Wnt Inhibitor Screen Reveals Iron Dependence of beta-Catenin Signaling in Cancers

Department of Biochemistry, Donnelly Centre for Cellular and Biomolecular Research, University of Toronto, Toronto, Ontario, Canada.
Cancer Research (Impact Factor: 9.28). 12/2011; 71(24):7628-39. DOI: 10.1158/0008-5472.CAN-11-2745
Source: PubMed

ABSTRACT Excessive signaling from the Wnt pathway is associated with numerous human cancers. Using a high throughput screen designed to detect inhibitors of Wnt/β-catenin signaling, we identified a series of acyl hydrazones that act downstream of the β-catenin destruction complex to inhibit both Wnt-induced and cancer-associated constitutive Wnt signaling via destabilization of β-catenin. We found that these acyl hydrazones bind iron in vitro and in intact cells and that chelating activity is required to abrogate Wnt signaling and block the growth of colorectal cancer cell lines with constitutive Wnt signaling. In addition, we found that multiple iron chelators, desferrioxamine, deferasirox, and ciclopirox olamine similarly blocked Wnt signaling and cell growth.
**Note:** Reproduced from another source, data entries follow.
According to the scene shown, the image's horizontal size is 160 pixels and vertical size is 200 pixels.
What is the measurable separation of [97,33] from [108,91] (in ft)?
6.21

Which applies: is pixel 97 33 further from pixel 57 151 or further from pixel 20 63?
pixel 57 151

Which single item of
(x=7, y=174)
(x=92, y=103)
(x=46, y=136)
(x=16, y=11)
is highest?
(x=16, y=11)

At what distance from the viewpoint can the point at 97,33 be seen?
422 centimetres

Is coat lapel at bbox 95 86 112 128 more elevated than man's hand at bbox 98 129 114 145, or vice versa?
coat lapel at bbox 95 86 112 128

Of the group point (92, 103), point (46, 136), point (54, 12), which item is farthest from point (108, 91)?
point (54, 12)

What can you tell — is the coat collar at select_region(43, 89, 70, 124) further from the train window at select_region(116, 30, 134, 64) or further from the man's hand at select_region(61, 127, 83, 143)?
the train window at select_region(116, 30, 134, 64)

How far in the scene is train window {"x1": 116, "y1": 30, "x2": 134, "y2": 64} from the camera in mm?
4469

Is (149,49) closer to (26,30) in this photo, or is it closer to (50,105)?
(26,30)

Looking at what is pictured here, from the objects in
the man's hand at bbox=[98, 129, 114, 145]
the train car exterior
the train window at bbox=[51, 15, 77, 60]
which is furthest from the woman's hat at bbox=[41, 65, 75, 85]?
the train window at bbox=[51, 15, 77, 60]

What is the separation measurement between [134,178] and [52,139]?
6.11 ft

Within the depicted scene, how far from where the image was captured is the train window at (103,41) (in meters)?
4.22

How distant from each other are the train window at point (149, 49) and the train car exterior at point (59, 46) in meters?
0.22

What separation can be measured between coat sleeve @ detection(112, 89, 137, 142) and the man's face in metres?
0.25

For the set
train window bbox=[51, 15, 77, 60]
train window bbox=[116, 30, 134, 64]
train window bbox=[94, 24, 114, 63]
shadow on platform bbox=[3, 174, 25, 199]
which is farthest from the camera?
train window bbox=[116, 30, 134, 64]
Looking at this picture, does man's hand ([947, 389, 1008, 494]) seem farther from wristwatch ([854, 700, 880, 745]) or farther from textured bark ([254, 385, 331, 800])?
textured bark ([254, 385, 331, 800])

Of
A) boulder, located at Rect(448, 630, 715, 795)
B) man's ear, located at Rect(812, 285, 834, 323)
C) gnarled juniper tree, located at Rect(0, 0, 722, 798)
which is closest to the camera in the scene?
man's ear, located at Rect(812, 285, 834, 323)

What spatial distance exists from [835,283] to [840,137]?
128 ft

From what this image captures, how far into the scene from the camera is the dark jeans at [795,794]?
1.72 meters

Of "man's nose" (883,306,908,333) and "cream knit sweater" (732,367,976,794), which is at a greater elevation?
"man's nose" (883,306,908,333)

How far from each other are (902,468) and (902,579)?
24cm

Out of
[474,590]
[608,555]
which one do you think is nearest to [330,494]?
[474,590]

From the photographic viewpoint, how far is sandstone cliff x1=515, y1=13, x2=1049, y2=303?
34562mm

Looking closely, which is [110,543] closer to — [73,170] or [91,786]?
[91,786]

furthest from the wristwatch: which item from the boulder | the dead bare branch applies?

Moreover, in patients with AML administered ciclopirox olamine, we observed decreased expression of the Wnt target gene AXIN2 in leukemic cells. The novel class of acyl hydrazones would thus be prime candidates for further development as chemotherapeutic agents. Taken together, our results reveal a critical requirement for iron in Wnt signaling and they show that iron chelation serves as an effective mechanism to inhibit Wnt signaling in humans.